Reiner found himself rewriting the movie in the editing room by creating an audio track that had all the best jokes and then cutting the image to match. 'I learned from Bob Leighton, our film editor who I picked because he had done a ton of BBC documentaries, that when you put together a documentary the thing that jars you isn't cuts in the visuals, it's the dialogue,' Reiner said. 'If that doesn't match up, that'll be jarring. Sometimes I was on people was on people who were not talking and the best jokes came from off camera, but that's okay. As long as you can marry them together dialogue-wise you can be on whatever.'
While sifting through the endless footage, Reiner found it was easy to lose perspective on whether or not the movie he was making was actually any good. 'You sit there and start to question, 'Is this funny?'' Reiner said. 'And then the first time you find out whether you were right or wrong is when you put it in front of an audience and then they'll tell you if it's funny or not.'
In the case of 'Spinal Tap,' Reiner said it took a while for the film to find an audience because some people were confused about whether or not the movie was a comedy or an actual documentary — and some rock and rollers were insulted by what they saw as a mockery of their work.

→ Exercise prompt
Extend the excerpt about Rob Reiner editing "Spinal Tap," picking up right after its final sentence. The records that come after the excerpt about editing "Spinal Tap" were taken from a separate source.

→ Recorded data
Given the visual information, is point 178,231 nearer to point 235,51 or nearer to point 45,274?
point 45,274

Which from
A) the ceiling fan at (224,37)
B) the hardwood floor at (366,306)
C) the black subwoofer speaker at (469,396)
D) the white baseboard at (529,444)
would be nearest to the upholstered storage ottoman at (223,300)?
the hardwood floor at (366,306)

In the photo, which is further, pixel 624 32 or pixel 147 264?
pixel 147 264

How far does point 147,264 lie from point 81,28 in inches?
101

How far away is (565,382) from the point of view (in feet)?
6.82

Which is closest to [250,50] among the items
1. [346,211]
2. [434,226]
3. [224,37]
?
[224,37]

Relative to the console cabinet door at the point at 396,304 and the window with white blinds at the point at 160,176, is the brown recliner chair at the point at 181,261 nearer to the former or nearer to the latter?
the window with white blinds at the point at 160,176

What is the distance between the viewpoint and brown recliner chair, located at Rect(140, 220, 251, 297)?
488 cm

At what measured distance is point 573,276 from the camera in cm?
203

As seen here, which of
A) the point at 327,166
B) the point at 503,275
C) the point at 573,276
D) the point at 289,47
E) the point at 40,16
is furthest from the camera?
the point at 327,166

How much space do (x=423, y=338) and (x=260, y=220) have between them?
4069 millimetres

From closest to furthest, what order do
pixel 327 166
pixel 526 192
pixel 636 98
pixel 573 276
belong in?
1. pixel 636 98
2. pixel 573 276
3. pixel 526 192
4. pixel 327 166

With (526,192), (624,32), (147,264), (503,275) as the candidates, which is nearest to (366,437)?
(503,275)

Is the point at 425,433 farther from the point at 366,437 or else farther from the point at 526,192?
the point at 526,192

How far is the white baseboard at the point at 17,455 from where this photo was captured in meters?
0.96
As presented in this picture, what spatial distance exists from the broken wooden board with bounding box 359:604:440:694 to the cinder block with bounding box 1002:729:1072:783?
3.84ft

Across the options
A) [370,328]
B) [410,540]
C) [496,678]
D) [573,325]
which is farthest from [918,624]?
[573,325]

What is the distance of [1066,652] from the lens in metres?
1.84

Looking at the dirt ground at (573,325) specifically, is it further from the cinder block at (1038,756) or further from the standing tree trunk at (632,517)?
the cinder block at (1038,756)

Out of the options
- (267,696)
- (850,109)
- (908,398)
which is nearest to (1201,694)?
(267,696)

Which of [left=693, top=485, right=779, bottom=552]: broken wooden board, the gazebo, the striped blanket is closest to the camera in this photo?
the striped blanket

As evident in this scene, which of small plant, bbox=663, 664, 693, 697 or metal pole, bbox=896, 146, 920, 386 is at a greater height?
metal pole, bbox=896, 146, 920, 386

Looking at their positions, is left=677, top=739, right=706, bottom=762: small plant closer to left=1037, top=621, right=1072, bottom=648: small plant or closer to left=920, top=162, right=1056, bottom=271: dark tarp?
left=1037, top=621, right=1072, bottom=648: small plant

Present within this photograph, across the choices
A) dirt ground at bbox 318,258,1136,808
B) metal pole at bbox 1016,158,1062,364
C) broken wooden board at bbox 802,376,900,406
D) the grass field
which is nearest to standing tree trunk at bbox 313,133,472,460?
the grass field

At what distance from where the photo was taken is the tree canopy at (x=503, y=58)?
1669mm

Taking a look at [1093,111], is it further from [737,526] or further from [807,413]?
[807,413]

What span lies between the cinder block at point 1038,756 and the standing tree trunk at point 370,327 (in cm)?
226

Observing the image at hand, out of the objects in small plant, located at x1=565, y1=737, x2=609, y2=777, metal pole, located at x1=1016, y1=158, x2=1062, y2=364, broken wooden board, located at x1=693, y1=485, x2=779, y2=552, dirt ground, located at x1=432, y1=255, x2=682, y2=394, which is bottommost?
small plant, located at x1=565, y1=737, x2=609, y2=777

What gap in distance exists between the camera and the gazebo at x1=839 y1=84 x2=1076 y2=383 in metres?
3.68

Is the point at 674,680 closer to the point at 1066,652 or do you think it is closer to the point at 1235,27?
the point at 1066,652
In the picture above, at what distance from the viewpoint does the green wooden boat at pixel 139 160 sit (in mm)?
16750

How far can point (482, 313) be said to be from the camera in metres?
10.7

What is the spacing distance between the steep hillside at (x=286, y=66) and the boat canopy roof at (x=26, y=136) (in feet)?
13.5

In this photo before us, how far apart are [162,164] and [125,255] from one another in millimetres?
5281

→ Response to the task
Over the years, however, both cinephiles and music fans — and many musicians, including Jimmy Page, U2's The Edge, and Metallica's Lars Ulrich — have embraced the film, and it's now returning to theaters in a fantastic looking and sounding 4K restoration.
Reiner is also preparing a sequel for release this fall. 'It's finished and it's coming out September 12,' Reiner said, adding that although it's essentially in the same style as the original, there will be a few upgrades. 'It's a tiny bit slicker, because Marty Di Bergi [the director played by Reiner in the original] has seen all the reality television shows and all these four-part and six-part docs,' Reiner said. 'But I wanted to try to do it pretty much the way we did the first one.'
The new 4K restoration of 'This Is Spinal Tap' will screen in theaters nationwide from July 5-7 via Fathom Events. To hear Rob Reiner's episode of Filmmaker Toolkit and other great filmmaker conversations, make sure you subscribe to the podcast on Apple, Spotify, or your favorite podcast platform.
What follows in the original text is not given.